3rd Class Cabin, Titanic
Later, it started to rain hard in the park. Rides closed and vacationers scrambled for spots under awnings and in shops. We managed to get back to the cabana area to get our stuff when the rain let up and then it started to rain again. We waited -- just the four of us and an employee with a security guard -- under a big  awning at the entrance of the cabanas. A man with his family (a little girl, a baby in a stroller and his wife) scrambled up. He was stopped by the security guard who asked if he could help the man. The man said, smiling under his sopping baseball cap, in these exact words, "I was just wondering if we could take shelter under your awning there." "I'm sorry, sir," he was told. "This is a private area." The man walked, uncomplainingly, off into the torrential downpour, with his family. What, were we on the freaking Titanic?

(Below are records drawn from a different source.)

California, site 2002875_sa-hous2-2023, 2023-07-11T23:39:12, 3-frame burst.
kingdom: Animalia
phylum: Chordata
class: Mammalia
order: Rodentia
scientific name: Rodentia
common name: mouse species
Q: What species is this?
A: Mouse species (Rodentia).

I didn't stand up for the guy, directly. I suppose I should have. But I did let loose a clear, "Are you f-ing kidding me? The guy can't stand under an awning?" Had the sky not been full of lightning bolts, I would have walked the family right on out. Ridiculous.

I walked away pretty glad that I didn't grow up privileged -- financially, at least; with the idea that having money made me superior. I walked away thinking how lame rich people are and how uncomfortable "moneyed" environments make me feel.

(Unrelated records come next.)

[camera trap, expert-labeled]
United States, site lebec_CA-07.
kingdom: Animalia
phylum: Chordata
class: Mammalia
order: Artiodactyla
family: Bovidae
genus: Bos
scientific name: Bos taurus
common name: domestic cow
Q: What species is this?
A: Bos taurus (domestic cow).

Then, yesterday night, my wife and I went to New York with my sister and brother-in-law to the famous Mesa Grill, Bobby Flay's first restaurant. Part of me was thinking, "Well, here we go again. Here I go pretending I'm an Astor." But, you know, it wasn't like that.

I mean, it was expensive, for sure. (I calculated. For instance, I got an appetizer of shrimp tacos. Each one was about two inches long. There were three of them. Each two-inch taco cost me exactly five dollars and thirty-three and one-third cents.) It was expensive, but it was delicious beyond description. You got the creations of a master chef. So you paid for that.

But what you didn't get was snobbery. You could easily miss the place from the street: a little black "M" with "Grill" written under it, over the door. At the bottom of the menus, typed in a standard font: "Chef: Bobby Flay." The waitress was pleasant and funny and she talked to us with polite equality. The service was the service you should get when you pay that kind of money: water glasses never empty -- that kind of thing. But it was never the service of a slave to a master. You get what you pay for, but superiority is not something you can buy at the Mesa Grill. It's all about the attitude, in this case, and I am sure Bobby Flay (laid back as he seems to be) has a lot to do with that paradigm.

So, maybe I could be rich. As long as I don't need to hang with people with "rich" attitudes. But, if it rains, everyone is allowed to shelter under my awnings; and, if the ship is sinking, I won't forget about the people in third class.